Niklas et son vélo avaient d’abord pris le train de Bruxelles à Narbonne. Et c’est le long du Canal du Midi que le voyage avait véritablement démarré.

Stories on the road

En route vers la Dune du Pyla, il venait de traverser la Chalosse où il avait rencontré des familles qui travaillaient dans l’industrie du meuble.

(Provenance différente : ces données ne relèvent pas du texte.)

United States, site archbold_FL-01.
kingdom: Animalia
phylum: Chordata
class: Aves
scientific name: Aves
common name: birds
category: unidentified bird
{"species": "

L’une après l’autre, les sociétés avaient délocalisé leur production… il mesurait les mutations d’un territoire et ressentait la détresse de ses habitants bien mieux qu’un journaliste trop pressé ou peu objectif ne pourrait jamais le faire.

Niklas a commencé à collectionner les histoires des personnes qu’il rencontrait et à les partager sur Internet sous le nom Stories on the road.

Les voyageurs sont d’autant plus sensibles aux histoires que les personnes qu’ils rencontrent se confient facilement sur des sujets intimes parfois difficiles à partager avec des personnes trop proches.

Confessions intimes…

Le voyageur est le confident idéal car c’est un individu neutre, non jugeant et de passage.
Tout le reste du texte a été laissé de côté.